Mit 'The Dress' folgt ein frühes Highlight. Sara Bianchin haucht die Zeile
All my monsters…
– und die Rockhal hält den Atem an. Ihr Gesang: Wahnsinn. Der Groove: schwer und dicht. Dazu ein ausuferndes, fast trotziges Gitarrengejamme, das an die Siebziger erinnert und in einer wahren Explosion endet.
'Immolation' rückt den Gesang noch stärker in den Mittelpunkt. Nur von gezupfter E-Gitarre begleitet, klagt Bianchin zunächst leise, dann heult ihre Stimme auf, während Schlagzeug und Bass mit voller Wucht einsetzen. Es folgt ein verspieltes, freies Solo – klassisch Messa: emotional, riskant, ergreifend.
Mit 'Reveal' schlagen die Italiener*innen die Brücke zum Hard Rock: das Riff ist schwer und direkt aus dem Lehrbuch von Black Sabbath entliehen, das folgende Rhythmusgewitter macht daraus eine moderne Doom-Hymne. Fuckin’ Hard Rock’n’Doom – kompromisslos, wuchtig, perfekt ausbalanciert.
Zum Abschluss erklingt 'Thicker Blood'. Ein sphärisches Synthie-Intro, ein sanftes „Ohu uhu“ aus dem Off, dann entfaltet sich eine bittersüße Stimmung. Bianchin’s Vibrato trägt jede Note mit feinem Gefühl, während die Band langsam in sich zusammenfällt – kein lauter Schluss, sondern ein leuchtendes Verklingen.

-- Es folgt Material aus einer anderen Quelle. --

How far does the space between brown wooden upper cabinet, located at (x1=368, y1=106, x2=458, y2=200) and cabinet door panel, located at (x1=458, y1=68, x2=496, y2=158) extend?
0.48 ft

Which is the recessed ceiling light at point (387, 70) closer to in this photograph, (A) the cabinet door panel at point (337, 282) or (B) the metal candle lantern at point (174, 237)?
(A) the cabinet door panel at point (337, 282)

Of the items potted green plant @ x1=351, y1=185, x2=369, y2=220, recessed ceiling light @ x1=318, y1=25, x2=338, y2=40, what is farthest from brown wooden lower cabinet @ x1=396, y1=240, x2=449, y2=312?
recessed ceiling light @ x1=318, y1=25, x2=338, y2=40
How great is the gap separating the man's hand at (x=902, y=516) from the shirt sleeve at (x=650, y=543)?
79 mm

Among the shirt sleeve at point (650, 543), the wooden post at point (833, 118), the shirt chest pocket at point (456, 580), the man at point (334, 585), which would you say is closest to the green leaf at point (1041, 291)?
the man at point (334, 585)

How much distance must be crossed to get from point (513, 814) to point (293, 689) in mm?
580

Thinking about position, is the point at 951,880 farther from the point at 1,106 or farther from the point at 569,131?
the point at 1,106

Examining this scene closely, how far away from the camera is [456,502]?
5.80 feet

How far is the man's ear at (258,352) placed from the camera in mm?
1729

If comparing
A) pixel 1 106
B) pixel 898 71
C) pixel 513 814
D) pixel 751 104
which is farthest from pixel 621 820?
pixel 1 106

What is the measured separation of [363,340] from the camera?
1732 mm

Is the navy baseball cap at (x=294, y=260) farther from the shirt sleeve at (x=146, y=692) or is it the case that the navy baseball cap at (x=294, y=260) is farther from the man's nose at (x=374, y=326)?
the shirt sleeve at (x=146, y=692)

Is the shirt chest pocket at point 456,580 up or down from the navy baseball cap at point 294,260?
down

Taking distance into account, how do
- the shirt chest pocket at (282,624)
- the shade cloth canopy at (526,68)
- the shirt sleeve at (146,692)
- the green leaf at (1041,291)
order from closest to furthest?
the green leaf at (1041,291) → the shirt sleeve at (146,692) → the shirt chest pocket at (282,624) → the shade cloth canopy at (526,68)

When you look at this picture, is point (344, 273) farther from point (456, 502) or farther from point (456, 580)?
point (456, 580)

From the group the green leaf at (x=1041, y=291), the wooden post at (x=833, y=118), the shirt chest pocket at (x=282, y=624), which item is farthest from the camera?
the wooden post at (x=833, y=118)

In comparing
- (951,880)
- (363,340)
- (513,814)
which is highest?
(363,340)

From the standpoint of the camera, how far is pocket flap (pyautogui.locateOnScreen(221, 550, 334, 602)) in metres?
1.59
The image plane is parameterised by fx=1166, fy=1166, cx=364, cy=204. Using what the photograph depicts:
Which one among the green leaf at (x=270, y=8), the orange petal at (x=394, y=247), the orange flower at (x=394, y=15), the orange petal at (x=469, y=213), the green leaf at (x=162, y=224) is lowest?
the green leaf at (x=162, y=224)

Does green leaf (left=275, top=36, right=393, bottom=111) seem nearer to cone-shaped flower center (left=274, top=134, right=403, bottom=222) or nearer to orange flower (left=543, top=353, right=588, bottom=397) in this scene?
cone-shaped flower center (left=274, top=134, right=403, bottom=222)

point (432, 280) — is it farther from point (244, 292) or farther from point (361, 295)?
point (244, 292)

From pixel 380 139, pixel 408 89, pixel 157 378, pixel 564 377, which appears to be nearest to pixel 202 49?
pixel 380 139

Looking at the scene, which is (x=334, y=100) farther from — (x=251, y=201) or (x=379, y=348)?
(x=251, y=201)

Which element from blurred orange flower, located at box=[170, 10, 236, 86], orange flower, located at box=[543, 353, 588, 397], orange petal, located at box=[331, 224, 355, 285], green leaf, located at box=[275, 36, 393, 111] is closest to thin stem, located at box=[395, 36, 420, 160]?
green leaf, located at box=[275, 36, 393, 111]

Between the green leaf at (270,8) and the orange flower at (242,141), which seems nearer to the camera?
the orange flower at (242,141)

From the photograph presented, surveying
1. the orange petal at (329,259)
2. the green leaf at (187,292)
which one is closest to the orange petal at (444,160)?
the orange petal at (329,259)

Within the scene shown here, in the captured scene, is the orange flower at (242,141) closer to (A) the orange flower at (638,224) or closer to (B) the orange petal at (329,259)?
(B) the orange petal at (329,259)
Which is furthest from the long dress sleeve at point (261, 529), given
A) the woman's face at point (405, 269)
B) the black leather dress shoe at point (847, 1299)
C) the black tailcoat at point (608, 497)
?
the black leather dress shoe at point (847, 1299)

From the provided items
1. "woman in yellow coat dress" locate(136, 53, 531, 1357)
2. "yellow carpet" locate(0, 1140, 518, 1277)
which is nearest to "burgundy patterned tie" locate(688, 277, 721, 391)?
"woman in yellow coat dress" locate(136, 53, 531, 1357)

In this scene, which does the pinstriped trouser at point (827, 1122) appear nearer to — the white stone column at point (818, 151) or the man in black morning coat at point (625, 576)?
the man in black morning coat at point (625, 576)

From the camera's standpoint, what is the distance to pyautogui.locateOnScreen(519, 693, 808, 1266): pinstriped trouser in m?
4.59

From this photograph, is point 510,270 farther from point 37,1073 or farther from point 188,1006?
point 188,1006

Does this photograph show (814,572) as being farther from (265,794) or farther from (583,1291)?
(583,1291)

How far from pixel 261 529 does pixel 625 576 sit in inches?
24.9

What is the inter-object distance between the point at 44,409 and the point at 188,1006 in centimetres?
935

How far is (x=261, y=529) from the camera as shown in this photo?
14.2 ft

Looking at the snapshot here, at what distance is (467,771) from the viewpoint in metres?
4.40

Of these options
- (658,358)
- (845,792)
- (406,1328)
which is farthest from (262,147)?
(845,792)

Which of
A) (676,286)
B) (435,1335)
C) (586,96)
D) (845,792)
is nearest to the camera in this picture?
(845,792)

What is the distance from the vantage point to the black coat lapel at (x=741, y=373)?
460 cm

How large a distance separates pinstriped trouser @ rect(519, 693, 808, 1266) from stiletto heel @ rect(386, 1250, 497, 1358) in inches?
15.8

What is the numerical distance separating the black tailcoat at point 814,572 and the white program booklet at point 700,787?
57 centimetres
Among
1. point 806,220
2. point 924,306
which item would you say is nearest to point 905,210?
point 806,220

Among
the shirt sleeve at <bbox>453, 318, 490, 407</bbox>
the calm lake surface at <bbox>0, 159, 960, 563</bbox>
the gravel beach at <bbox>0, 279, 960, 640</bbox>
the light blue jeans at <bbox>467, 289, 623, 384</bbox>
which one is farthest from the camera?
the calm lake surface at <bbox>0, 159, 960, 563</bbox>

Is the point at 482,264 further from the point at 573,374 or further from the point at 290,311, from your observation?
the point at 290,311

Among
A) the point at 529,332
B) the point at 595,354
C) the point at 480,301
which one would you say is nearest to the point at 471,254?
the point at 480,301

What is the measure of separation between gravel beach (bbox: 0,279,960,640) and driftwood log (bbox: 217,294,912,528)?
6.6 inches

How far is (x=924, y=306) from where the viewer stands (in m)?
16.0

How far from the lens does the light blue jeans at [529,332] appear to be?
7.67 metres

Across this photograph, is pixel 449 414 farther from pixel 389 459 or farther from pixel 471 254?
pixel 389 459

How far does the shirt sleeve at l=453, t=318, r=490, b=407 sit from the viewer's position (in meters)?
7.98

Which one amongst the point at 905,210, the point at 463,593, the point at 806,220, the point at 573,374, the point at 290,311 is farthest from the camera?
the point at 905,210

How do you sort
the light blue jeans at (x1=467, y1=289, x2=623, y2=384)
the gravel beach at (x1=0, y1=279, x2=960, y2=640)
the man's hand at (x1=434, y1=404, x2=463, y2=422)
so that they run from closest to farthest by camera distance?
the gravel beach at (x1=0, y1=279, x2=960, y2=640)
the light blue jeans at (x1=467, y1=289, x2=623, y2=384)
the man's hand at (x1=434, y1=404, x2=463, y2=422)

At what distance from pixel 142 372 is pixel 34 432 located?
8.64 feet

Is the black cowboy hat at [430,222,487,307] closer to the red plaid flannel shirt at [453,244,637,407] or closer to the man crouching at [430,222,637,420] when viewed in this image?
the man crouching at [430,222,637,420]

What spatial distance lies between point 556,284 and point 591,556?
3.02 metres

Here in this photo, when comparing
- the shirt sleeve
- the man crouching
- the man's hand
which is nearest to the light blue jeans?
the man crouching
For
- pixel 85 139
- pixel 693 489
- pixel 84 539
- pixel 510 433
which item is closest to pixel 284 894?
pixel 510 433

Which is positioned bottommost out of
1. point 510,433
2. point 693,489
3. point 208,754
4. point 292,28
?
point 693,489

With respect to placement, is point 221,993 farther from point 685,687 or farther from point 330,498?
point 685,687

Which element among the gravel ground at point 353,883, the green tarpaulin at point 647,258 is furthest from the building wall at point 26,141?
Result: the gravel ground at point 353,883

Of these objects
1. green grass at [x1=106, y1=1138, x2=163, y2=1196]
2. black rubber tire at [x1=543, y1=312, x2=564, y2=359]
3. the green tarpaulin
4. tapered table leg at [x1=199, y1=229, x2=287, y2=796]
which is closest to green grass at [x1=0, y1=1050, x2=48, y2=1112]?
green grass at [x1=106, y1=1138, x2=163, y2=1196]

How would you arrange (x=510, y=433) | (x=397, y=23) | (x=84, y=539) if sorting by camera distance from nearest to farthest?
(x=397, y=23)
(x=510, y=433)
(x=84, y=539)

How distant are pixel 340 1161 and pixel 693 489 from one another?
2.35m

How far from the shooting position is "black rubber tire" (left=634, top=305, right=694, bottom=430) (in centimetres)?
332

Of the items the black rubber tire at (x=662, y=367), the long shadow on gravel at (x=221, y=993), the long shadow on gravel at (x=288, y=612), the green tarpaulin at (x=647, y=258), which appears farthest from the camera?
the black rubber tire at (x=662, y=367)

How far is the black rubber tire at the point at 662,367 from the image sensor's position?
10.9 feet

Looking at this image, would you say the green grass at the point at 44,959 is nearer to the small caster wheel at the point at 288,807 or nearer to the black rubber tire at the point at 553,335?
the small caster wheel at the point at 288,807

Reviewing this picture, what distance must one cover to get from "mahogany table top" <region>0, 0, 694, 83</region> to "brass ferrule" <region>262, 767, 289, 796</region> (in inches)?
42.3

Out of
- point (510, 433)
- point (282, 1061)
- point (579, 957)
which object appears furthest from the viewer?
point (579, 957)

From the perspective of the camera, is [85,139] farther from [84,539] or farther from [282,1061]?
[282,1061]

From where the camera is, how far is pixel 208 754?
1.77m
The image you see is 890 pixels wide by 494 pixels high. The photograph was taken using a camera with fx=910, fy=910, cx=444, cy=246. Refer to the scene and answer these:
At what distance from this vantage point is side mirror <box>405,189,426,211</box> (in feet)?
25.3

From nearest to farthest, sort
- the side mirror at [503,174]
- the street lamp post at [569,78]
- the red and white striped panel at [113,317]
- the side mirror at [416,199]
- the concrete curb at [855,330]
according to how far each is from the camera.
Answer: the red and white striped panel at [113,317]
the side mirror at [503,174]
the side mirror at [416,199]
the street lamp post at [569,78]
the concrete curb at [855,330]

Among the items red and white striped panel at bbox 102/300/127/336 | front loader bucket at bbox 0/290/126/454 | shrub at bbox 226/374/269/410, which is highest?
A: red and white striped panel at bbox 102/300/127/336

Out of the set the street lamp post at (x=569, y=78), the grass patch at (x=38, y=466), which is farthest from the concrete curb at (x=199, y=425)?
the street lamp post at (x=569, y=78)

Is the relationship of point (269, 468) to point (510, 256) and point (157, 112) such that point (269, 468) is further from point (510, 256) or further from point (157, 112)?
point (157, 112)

Messa haben die Rockhal verzaubert.
Besetzung:
• Sara Bianchin - Gesang
• Rocco Toaldo - Schlagzeug
• Alberto Piccolo - Gitarre
• Marco Zanin - Bass
Paradise Lost
Als um kurz nach neun die Lichter erlöschen und die ersten Töne von 'Serpent On The Cross' ertönen, ist sofort klar: Paradise Lost sind zurück – und wie! Der Song vom neuen Album "Ascension" klingt live noch mächtiger als auf Platte, als wäre er ein verschollenes Juwel aus der "Shades Of God"-Ära. Nach wenigen Sekunden Gänsehaut. Nick Holmes growlt mit gereifter Autorität, Greg Mackintosh spielt sich gleich beim Opener ins Rampenlicht.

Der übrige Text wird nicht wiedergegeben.